The new normal

Jeff ThomasPeak Pedaler, RTR News, Weather

As I write this, the town of South Fork has been emptied of its 400 residents, the wildfire is approaching fast, and officials say there is little hope of saving the town. By the time you read it, the town may well be gone.

Just a week ago, all of us rode our bikes through South Fork. We were sailing down U.S. Highway 160, enjoying our hard-earned descent from Wolf Creek Pass. Today, U.S. Highway 160 is closed. It runs right through what is now called the West Fork Fire Complex.

A week ago, fire in the Royal Gorge forced us to abandon plans to visit the gorge, and instead to ride a 94-mile detour around the blaze. Some of us grumbled. I know I did. Of all the bad luck!
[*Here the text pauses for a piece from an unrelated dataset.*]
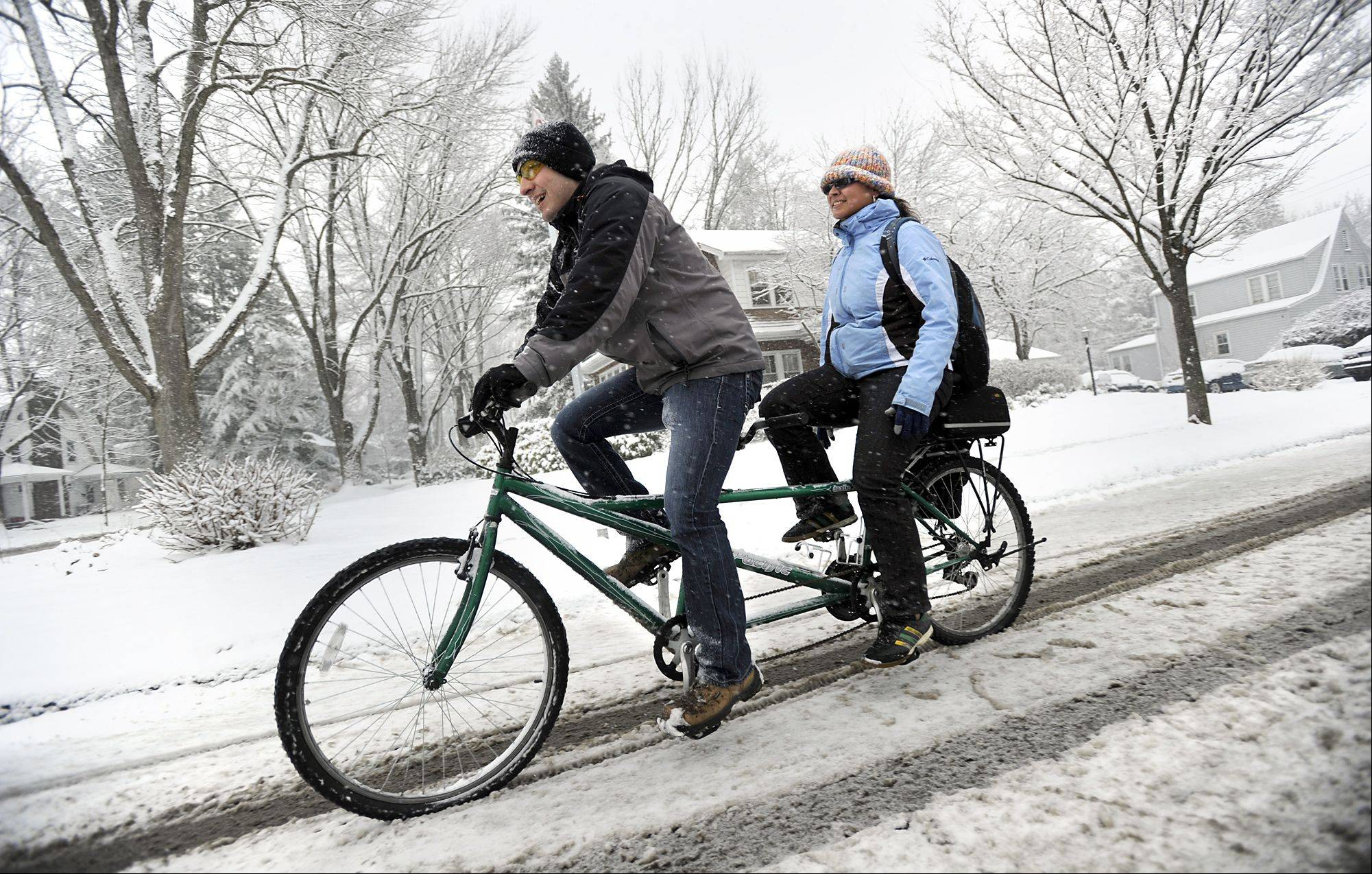 Penn State students David Leinbach and Samantha Rosado ride a tandem bicycle to campus along N Allen Street, in State College, Pa., Monday, March 25, 2013. Heavy snow fell throughout Centre County, Monday, causing local schools to be closed and hazardous traveling conditions.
FireShot Pro Screen Capture #013 - 'Timeline Photos' - www_facebook_com_photo_php_fbid=612730855418218&set=a_213497218674919_59318_204487212909253&type=1&theater

Wildfire smoke across Colorado on June 20. Image by NASA

Well. Had RTR somehow been scheduled for the week of June 16-22 instead of June 9-15, all of us would have been handed new Day-4 route sheets in Pagosa Springs. Given the size of this fire and how the smoke is blowing across the San Luis Valley and onward to Colorado Springs — essentially the remainder of the tour route — maybe the whole ride would have been scrubbed at Pagosa.

Wildfire has forced RTR to go off-script two years in a row now. Anyone willing to bet next year will be any different?

This may be the new normal. RTR is traditionally scheduled during the first half of June, which technically is late spring, not even summer yet. But our big fires — Hayman 11 years ago; last year’s route-changing Hugh Park fire near Fort Collins and the Waldo Canyon fire in Colorado Springs; and now the fires in the Royal Gorge, Black Forest and South Fork — have been hitting in June.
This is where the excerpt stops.